■ Texto da página:
A Terceira Turma do Tribunal Superior do Trabalho (TST) estabeleceu importante precedente ao condenar a Associação de Permissionários da Ceasa de Campinas (SP) ao pagamento de R$ 30 mil por danos morais a um serralheiro vítima de discriminação racial no ambiente laboral.
Racismo recreativo no ambiente de trabalho
O caso envolveu um trabalhador que sofreu xingamentos e comentários racistas sistemáticos por parte de seu gerente, condutas apresentadas como "piadas" ou cobranças informais. Para o colegiado, essas práticas se enquadram no conceito de "racismo recreativo", modalidade que tenta naturalizar a discriminação através do suposto humor.

■ Enunciado:
Reproduza fielmente o trecho do texto da página que começa em "A Terceira Turma" e segue até "do suposto humor.".

■ Dados apresentados:

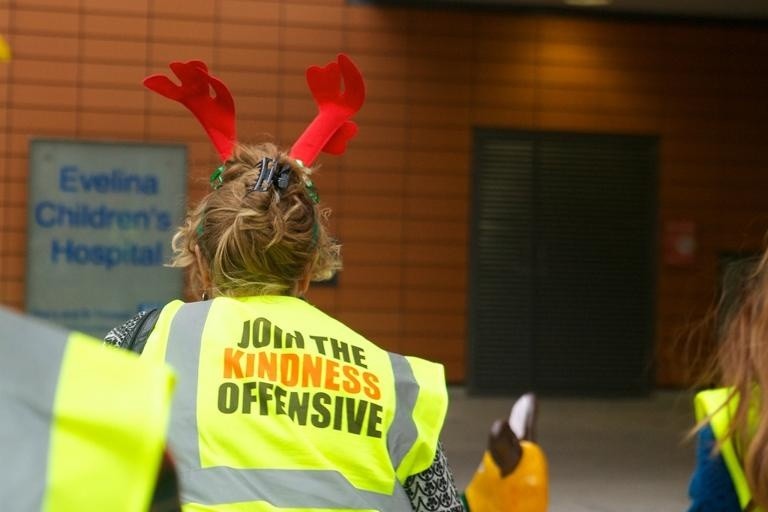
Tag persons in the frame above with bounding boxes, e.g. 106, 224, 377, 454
0, 300, 184, 512
685, 248, 768, 512
98, 142, 468, 512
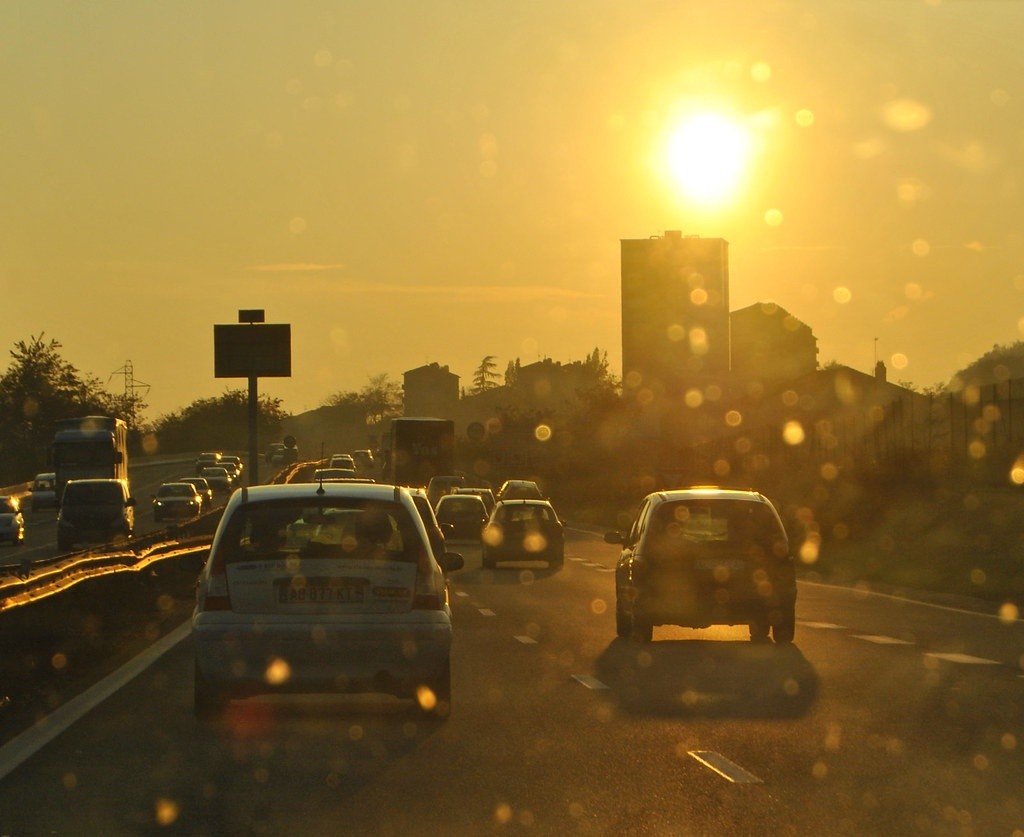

■ Resposta:
A Terceira Turma do Tribunal Superior do Trabalho (TST) estabeleceu importante precedente ao condenar a Associação de Permissionários da Ceasa de Campinas (SP) ao pagamento de R$ 30 mil por danos morais a um serralheiro vítima de discriminação racial no ambiente laboral.
Racismo recreativo no ambiente de trabalho
O caso envolveu um trabalhador que sofreu xingamentos e comentários racistas sistemáticos por parte de seu gerente, condutas apresentadas como "piadas" ou cobranças informais. Para o colegiado, essas práticas se enquadram no conceito de "racismo recreativo", modalidade que tenta naturalizar a discriminação através do suposto humor.